Critical benchmark administrators would have to have a clear organizational structure to prevent conflicts of interest, and be subject to effective control procedures.

Critical benchmark-setting data would have to be verifiable and come from reliable contributors who are bound by a code of conduct for each benchmark. Contributors, such as banks contributing data needed to determine a critical benchmark, would have to notify the benchmark administrator and the relevant authority if they wished to cease doing so, but would nonetheless have to continue doing so until a replacement were found.

Transparency requirements

All benchmark administrators would have to be registered with the ESMA and would have to publish a “benchmark statement” defining precisely what their benchmark measures and to what extent it is reliable. They would also have to publish or disclose existing and potential conflicts of interest and meet accountability, record keeping, audit and review requirements.

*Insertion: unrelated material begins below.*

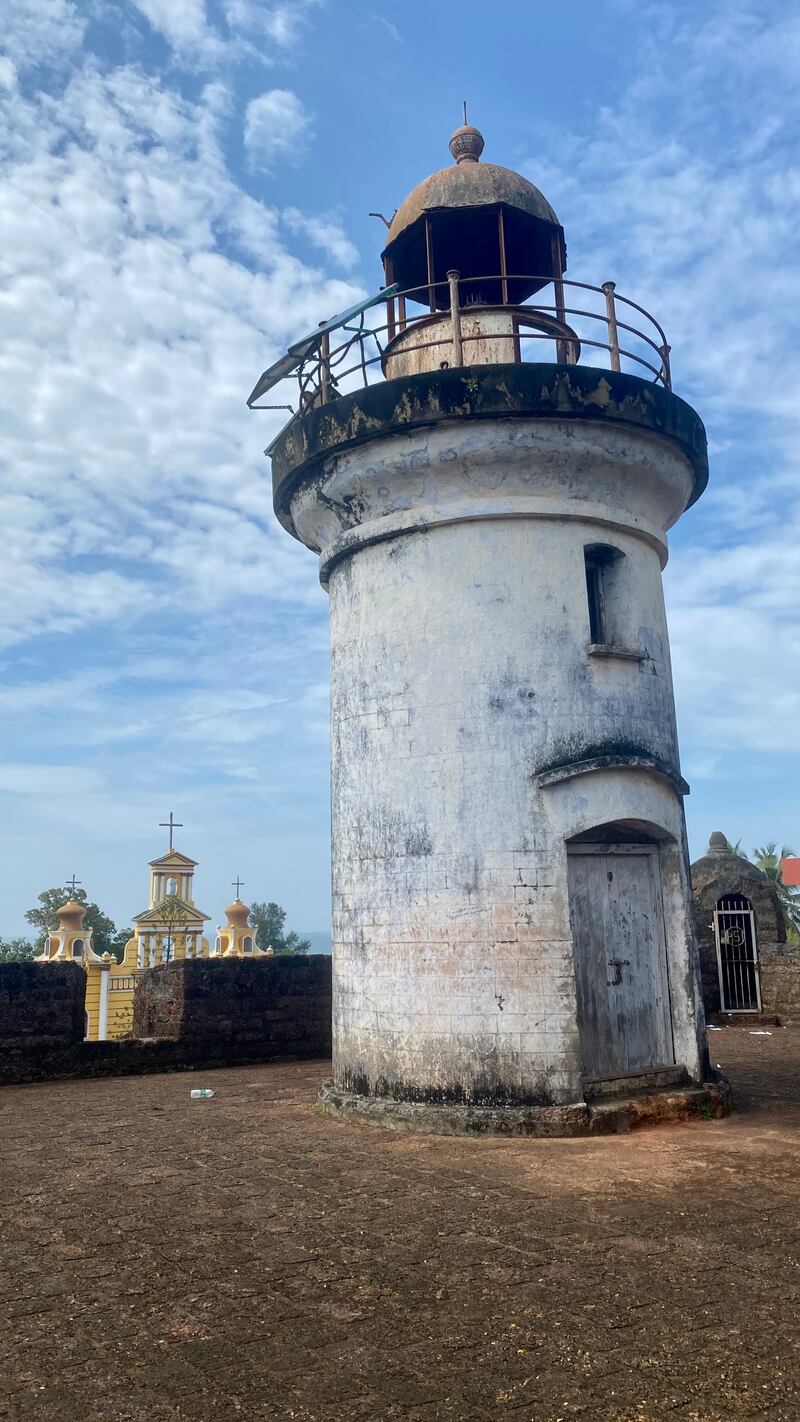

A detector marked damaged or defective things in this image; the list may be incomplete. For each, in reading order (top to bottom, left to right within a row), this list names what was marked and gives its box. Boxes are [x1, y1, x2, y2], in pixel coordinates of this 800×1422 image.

rusted metal dome [380, 124, 564, 310]
rusty metal railing [247, 274, 672, 418]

The text will be put to a vote by Parliament as a whole to consolidate Parliament’s position before its three-way negotiations with EU member states and the European Commission.

European Parliament’s Committee on Economic and Monetary Affairs (ECON) Adopted its Report on Securities Financing Transactions

March 24, 2015 – the European Parliament’s Committee on Economic and Monetary Affairs (ECON) adopted its report on securities financing transactions (SFTs). This document reflects ECON’s final position on measures to monitor the build-up of risk related to SFTs, disclosure of information on such transactions to investors, and contractual transparency requirements for re-hypothecation activities. Special attention is given to the exemption of title transfer collateral arrangements (such as the ISDA credit support documentation) from the transparency requirements in Art. 15.1a. This exemption is helpful as different political groups (eg, Socialists and Greens) and the European Commission (EC) previously supported wording that failed to adequately reflect the difference between title transfer and security interest arrangements. The Council of the European Union, European Parliament and EC will now attempt to reach an agreement before September.

Markets in Financial Instruments Directive II and Markets in Financial Instruments Regulation

March 10, 2015 – the FCA published an updated timetable relating to the implementation of the Markets in Financial Instruments Directive II (MiFID II”) and Markets in Financial Instruments Regulation (“MiFIR”). The timetable sets out the key dates for the implementation and transposition of the Directive and Regulation into domestic law. The deadline for transposing MiFID II into domestic law is July 3, 2016. MiFID II and MiFIR enter into force on January 3, 2017. The FCA aims to publish its main consultation paper on the implementation of MiFID II and MiFIR in December 2015. The final rules are to be published in June 2016. The FCA’s timetable is available on its dedicated webpage here.